CN103955406A - Super block-based based speculation parallelization method - Google Patents
Super block-based based speculation parallelization method Download PDFInfo
- Publication number
- CN103955406A CN103955406A CN201410146566.5A CN201410146566A CN103955406A CN 103955406 A CN103955406 A CN 103955406A CN 201410146566 A CN201410146566 A CN 201410146566A CN 103955406 A CN103955406 A CN 103955406A
- Authority
- CN
- China
- Prior art keywords
- superblock
- dependence
- register
- executable file
- static analysis
- Prior art date
- Legal status (The legal status is an assumption and is not a legal conclusion. Google has not performed a legal analysis and makes no representation as to the accuracy of the status listed.)
- Pending
Links
Landscapes
- Devices For Executing Special Programs (AREA)
Abstract
The invention discloses a super block-based speculation parallelization method which comprises the following steps: dividing a program in an executable file into each super block; statically analyzing data dependence of a register between the super blocks; eliminating counter dependence and output dependence obtained by static analysis from the executable file; writing true data obtained by static analysis into the executable file; performing speculation execution on the program in the executable file on a multi-core processor by taking the super blocks as units. The super block-based speculation parallelization method can be used for eliminating the counter dependence and output dependence of the register between the super blocks; when the multi-core processor takes the super blocks as scheduling units and is used for preventing the speculative execution multiple super blocks with true data dependence on the processor at the same time; the super block-based speculation parallelization method can be used for improving the program parallelism, and reducing the speculation fault risk caused by a situation that processor scheduling particles become thinner.
Description
Technical field
The present invention relates to a kind of computing machine parallel method, especially relate to a kind of speculative parallelism method based on superblock in computer compile technology and architecture field.
Background technology
Polycaryon processor is the development trend of current computer processor, however programmer uncomfortablely write parallel program.Although the core amounts of processor is more and more, polycaryon processor being underutilized in most of the cases.
Superblock is the technique of compiling for very-long instruction word processor and superscalar processor design.It has broken through the restriction of program fundamental block, has further developed the concurrency of program.
Processor is to take thread as basic thread at present, and scheduling size ratio superblock wants thick, and concurrency can further be excavated.
Congenial execution is a kind of hardware technology, and it can allow the out of order execution of instruction, finally completes according to the order of sequence simultaneously.When introducing the basic thread of superblock as processor, can attenuate because of scheduling granularity, thereby increase the risk failing in speculation.
Summary of the invention
The object of this invention is to provide a kind of speculative parallelism method based on superblock, it can make full use of the multinuclear resource of polycaryon processor.

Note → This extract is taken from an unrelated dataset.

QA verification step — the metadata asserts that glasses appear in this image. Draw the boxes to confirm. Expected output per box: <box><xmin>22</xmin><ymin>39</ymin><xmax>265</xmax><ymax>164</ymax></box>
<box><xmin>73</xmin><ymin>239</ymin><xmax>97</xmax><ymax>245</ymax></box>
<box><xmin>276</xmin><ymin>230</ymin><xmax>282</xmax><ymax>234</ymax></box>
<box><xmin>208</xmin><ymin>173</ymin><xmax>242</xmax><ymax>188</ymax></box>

The technical solution used in the present invention comprises the following steps:
1) by the procedure division in executable file, be each superblock;
2) data dependence of the register between static analysis superblock;
3) antidependence static analysis being obtained and output dependence are eliminated from executable file;
4) true data dependence static analysis being obtained writes executable file;
5) program in executable file be take to superblock as thread congenial execution on polycaryon processor.
The data dependence of the register between the static analysis superblock described step 2) specifically comprises the following steps:
2.1) scan each superblock, gather the register read write operation in wherein all superblock instructions;
2.2) according to step 2.1) gathering of obtaining, obtain true data dependence, antidependence and output dependence.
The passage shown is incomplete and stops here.